== Reading passage
It may be instructive to compare a recent publication, ``The Handbook of
Artificial Intelligence'', for which Feigenbaum was again one of the
authors, with this earlier book.  The difference in treatment, and the
difference in size, attest to the fact that AI is growing up.

The third and fourth events, not of earth shaking sig\-nif\-i\-cance, but
important to me as mnemonic aids, were the publication by me of two
papers, the first one contained my assessment of the state of AI in 1962,
and the second made predictions as to where computers would be in
1984.

The first paper was called ``Artificial Intelligence:  A Frontier of
Automation''.  I am tempted to quote from this paper at some length since
many things that I said then could equally well be said today, but I will
forbear.  The paper ends with a statement that ``We are still in the
game-playing stage, but, as we progress in our understanding, it seems
reasonable to assume that these newer techniques will be applied to real
life with increasing frequency and that the effort devoted to games and
other toy problems will decrease.''  I will have more to say about toy
problems later because I have come to attach greater significance to them
than I did in 1962.  

As a minor aside, I revealed my own personal bias between the two
approaches to AI problems by using the phrase ``Bird-Watching'' to head
the section describing the how-people-solve-the-problem approach and by
using the phrase ``Back to Aerodynamics'' to head the section describing
the second approach.  Here again, there has been a softening of my disdain
for inquires as to how people handle problems and in particular as to the
way in which they learn. But more on this later.
====
== Listed records
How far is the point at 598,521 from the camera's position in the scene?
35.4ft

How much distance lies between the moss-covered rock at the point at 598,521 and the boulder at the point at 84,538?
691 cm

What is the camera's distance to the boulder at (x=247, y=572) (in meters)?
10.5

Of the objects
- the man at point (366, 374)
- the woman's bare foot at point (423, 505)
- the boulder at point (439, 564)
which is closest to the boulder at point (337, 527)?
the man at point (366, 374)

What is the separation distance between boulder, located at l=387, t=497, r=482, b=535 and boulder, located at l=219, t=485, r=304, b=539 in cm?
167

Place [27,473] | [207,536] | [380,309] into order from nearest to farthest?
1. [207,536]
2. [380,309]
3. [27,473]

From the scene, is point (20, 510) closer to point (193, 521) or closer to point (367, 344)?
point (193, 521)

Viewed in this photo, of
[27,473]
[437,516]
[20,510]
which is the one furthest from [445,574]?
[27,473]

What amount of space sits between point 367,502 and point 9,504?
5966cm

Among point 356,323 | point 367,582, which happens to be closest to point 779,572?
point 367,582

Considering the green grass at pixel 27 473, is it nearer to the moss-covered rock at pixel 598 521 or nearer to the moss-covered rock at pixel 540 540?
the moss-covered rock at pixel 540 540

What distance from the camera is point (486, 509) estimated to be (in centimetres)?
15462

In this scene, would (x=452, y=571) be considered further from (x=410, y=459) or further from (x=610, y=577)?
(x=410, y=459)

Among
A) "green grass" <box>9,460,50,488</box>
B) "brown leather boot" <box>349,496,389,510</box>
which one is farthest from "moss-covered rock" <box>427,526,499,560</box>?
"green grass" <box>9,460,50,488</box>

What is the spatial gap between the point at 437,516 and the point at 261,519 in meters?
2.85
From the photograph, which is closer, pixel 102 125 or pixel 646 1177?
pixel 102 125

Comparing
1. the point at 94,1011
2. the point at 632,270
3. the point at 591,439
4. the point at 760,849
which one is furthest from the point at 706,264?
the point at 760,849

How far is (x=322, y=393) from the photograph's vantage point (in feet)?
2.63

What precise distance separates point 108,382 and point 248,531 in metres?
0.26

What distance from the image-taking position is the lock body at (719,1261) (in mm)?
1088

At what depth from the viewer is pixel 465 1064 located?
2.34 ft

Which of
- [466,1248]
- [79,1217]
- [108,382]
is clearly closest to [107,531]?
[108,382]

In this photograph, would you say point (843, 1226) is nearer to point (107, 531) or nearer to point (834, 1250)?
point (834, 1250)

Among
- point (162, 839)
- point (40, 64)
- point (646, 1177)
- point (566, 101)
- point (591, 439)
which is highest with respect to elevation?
====
◆ **Exercise tasks**
1. In the passage on early AI research, what was the title of the first paper the author published?
2. In the passage on early AI research, reproduce everything from "As a minor aside, I" down to "on this later.", swapping "disdain" for "distrust".
3. Extend the passage on early AI research, starting after its last sentence.

◆ **Answers to each task**
1. "Artificial Intelligence: A Frontier of Automation"

2.
As a minor aside, I revealed my own personal bias between the two
approaches to AI problems by using the phrase ``Bird-Watching'' to head
the section describing the how-people-solve-the-problem approach and by
using the phrase ``Back to Aerodynamics'' to head the section describing
the second approach.  Here again, there has been a softening of my distrust
for inquires as to how people handle problems and in particular as to the
way in which they learn. But more on this later.

3.
I cannot refrain from quoting another excerpt from this paper to wit:
``Progress is being made in machine learning and ...we will be able to
devise better machines or even to program existing ones so that they can
outperform man in most forms of mental activity. In fact, one suspects
that our present machines would be able to do this now were we but smart
enough to write the right kinds of programs.  The limitation is not in the
machine but in man.  Here then is a paradox. In order to make machines
which appear smarter than man, man himself must be smarter than the
machine''.  This, I think, is the proper answer to those people
who decry the way that computers are permeating our society and who
express the fear that the machine will eventually dominate man.

The second paper, published in 1964, and called ``The Banishment of Paper
Work'', was an attempt to predict the state of affairs in 1984.  I want to
review these predictions both to assess our progress and as a prelude to
making some new predictions for the year 2000.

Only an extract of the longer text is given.